TRASHY TUESDAY: THE COASTWATCHERS by Michael Owen (Horwitz, 1965)
“A moment of violence could save the women from shocking cruelty and humiliation. Together, the two Australians moved in on the Japanese and the two women pegged to the ground.”
From the back cover of The Coastwatcher
World War II featured prominently in popular fiction well into the 1960s and 70s. In Australia there emerged in the 1960s a sub-genre of popular fiction about Australian Prisoners of War and how they survived under the Japanese. These books usually focussed on the cruelty of the Japanese guards and fed off the strong resentment towards the Japanese that still existed in the 1960s (and probably longer). These books did not dwell on battles, but rather on how the soldiers, and usually attractive young women, withstood the brutality of the guards. Similar books about beautiful women being tortured by the Nazis also proved popular.
Horwitz Publishing produced several series along these lines, including the Jim Kent, Ray Slattery and John Slater series of books, with titles like Camp Terror, Slave Women and Women Under the Samurai.
The covers of the books usually featured near naked women, being tied up or beaten, or Australian soldiers about to be beheaded. Some of the covers, such as the one for Gestapo Camp by John Slater, had a real dramatic pulp feel to them.
Thirteen war books were produced under the Michael Owen name, which were mainly written by C. J. McKenzie.
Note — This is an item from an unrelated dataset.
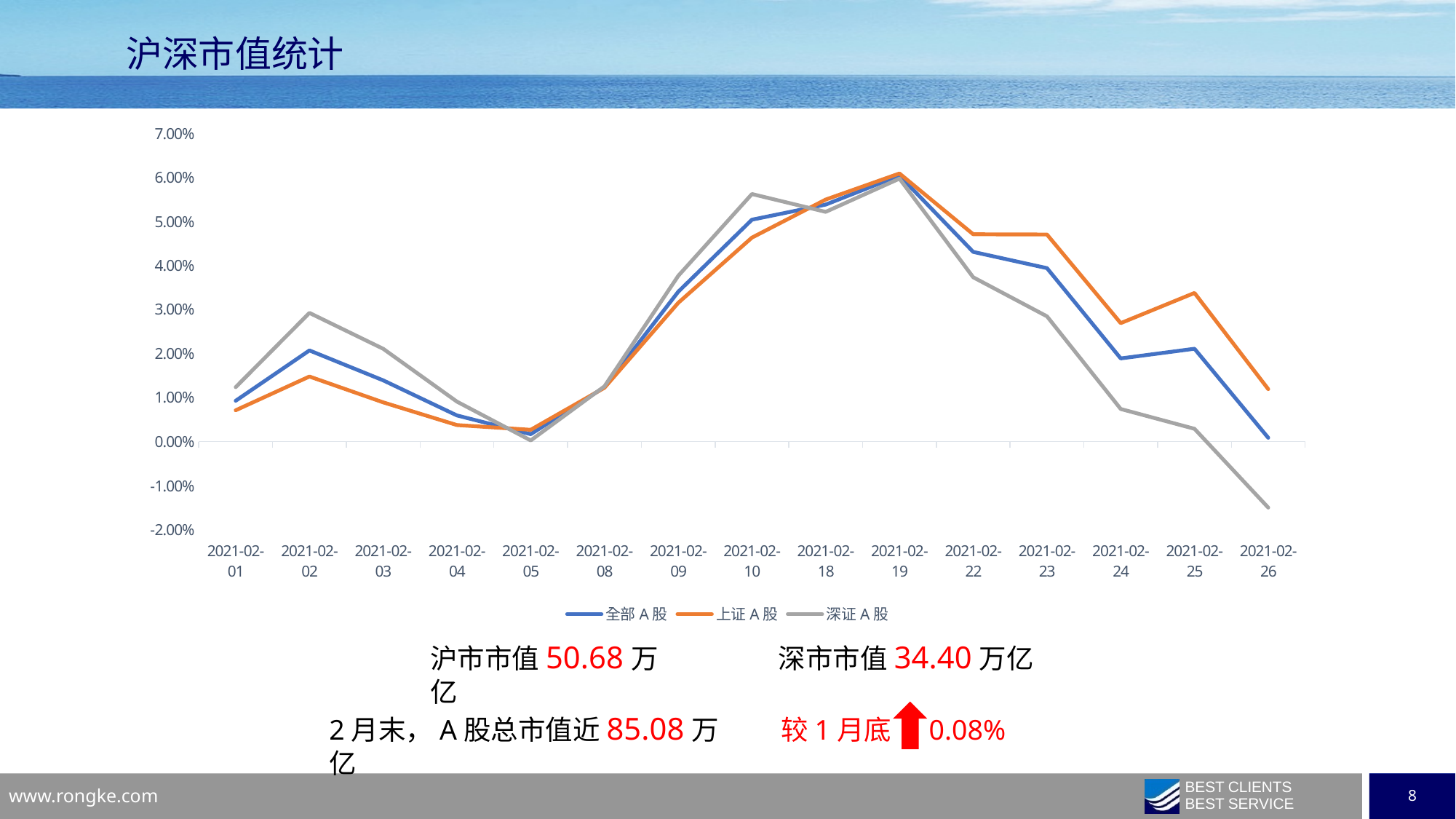
On which date does 上证A股 reach its highest value? 2021-02-19 On 2021-02-02, which is larger: 深证A股 or 上证A股? 深证A股 Does the 深证A股 line rise or fall from 2021-02-19 to 2021-02-26? fall On which date does 深证A股 reach its lowest value? 2021-02-26 Is the value for 深证A股 on 2021-02-26 greater or less than 0.00%? less What is the title of the slide containing the chart? 沪深市值统计 Is the value for 上证A股 on 2021-02-19 greater or less than 5.00%? greater On 2021-02-26, which is larger: 上证A股 or 深证A股? 上证A股 How many series does the legend list? 3 What kind of chart is shown on the slide? line chart How many dates are plotted along the x axis? 15 Is the value for 全部A股 on 2021-02-24 greater or less than 3.00%? less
The Coastwatchers is Number 11 in the series and follows a rescue mission to save two women being held by the Japanese on a Philippines island and then a dramatic chase through the jungle.
It is not a bad book. The pacing is brisk and there is plenty of action and sexual tension between the women and the Australian soldiers. The writing, however, is perfunctory and the dialogue has a stilted feel to it. The romance elements are not sophisticated, and the Australian men seemed affronted when the women turn out to be good fighters. There is lots of bravery and some self-sacrifice towards the end. The Japanese are portrayed as savages and there is no attempt to even out their characters. The two white women, and a Filipino girl, are frequently tied up or tied down and their clothes ripped off them. Descriptions of breasts and nipples feature prominently, but despite the suggestion of horrible deeds the books are very tame by today’s standards. In all, it is an easy, diverting read.
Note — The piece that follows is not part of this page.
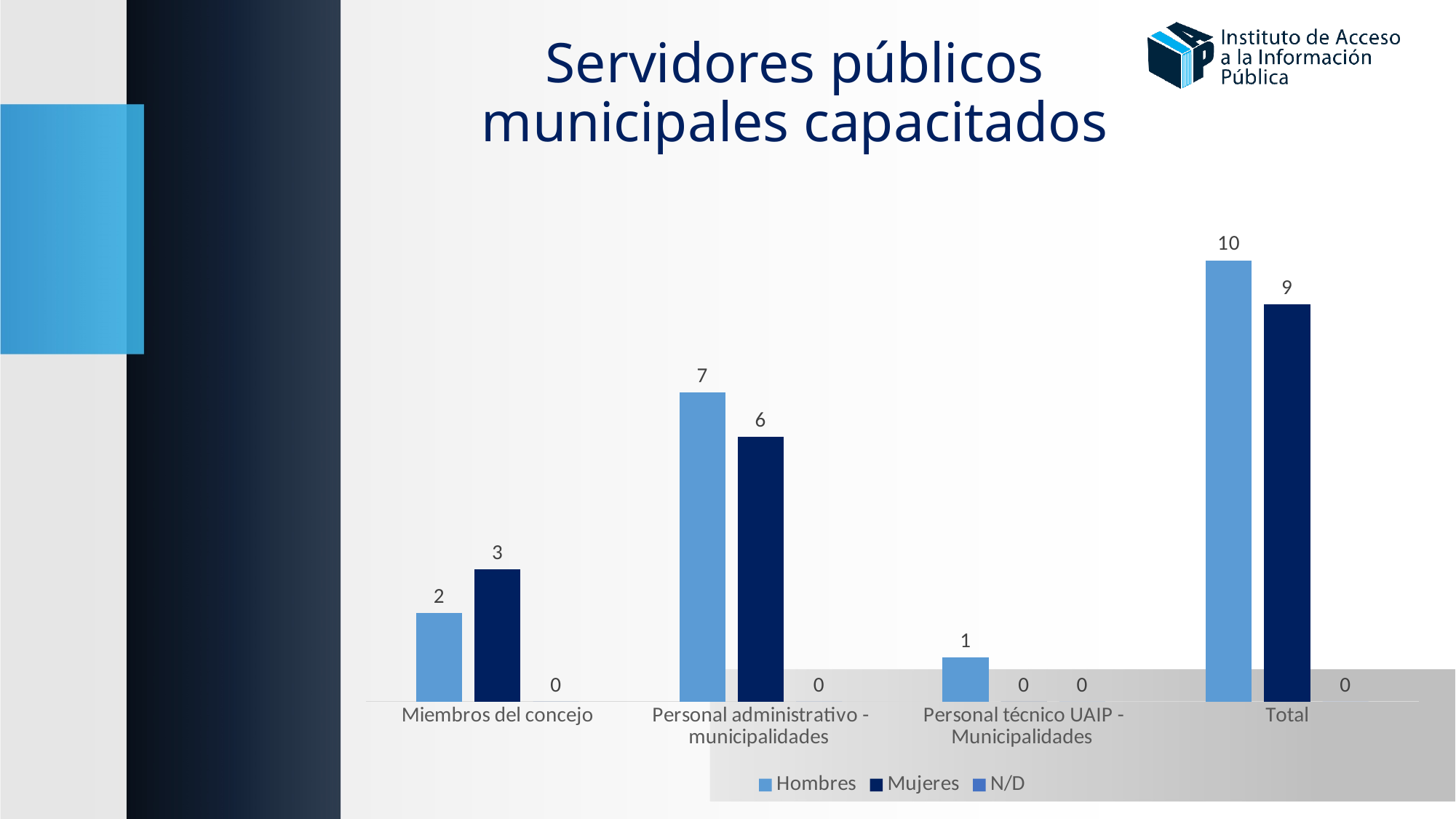
What is the value for Hombres in the Total category? 10 What is the title of the chart on the slide? Servidores públicos municipales capacitados How many series does the legend list? 3 What is the value for Mujeres in the Personal técnico UAIP - Municipalidades category? 0 Which category has the highest value for Mujeres? Total What is the value for Hombres in the Personal administrativo - municipalidades category? 7 Which is larger in the Miembros del concejo category, Hombres or Mujeres? Mujeres What kind of chart is shown on the slide? Bar chart How many categories are shown on the x axis? 4 What is the difference between Hombres and Mujeres in the Total category? 1 Excluding Total, which category has the lowest value for Hombres? Personal técnico UAIP - Municipalidades What is the value for Mujeres in the Miembros del concejo category? 3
The cover is by Col Cameron, who did over a hundred covers for Australian paperbacks, mainly for Horwitz. It is a good action cover, with a near naked woman in the background and gives a clear sense of what the book is about. The cover is more dramatic than a lot from this period and is not dissimilar from the covers to be found on American men’s magazines at the time. Interestingly the Japanese soldier on the ground is holding a shin-gunto sword, which frequently featured on paperback covers.
It is not a great book, but it is certainly an interesting reminder of a popular cultural trend in the 1960s and early 70s.
Like always, this article owes much to the excellent Australian Paperback Guide by the late Graeme Flanagan.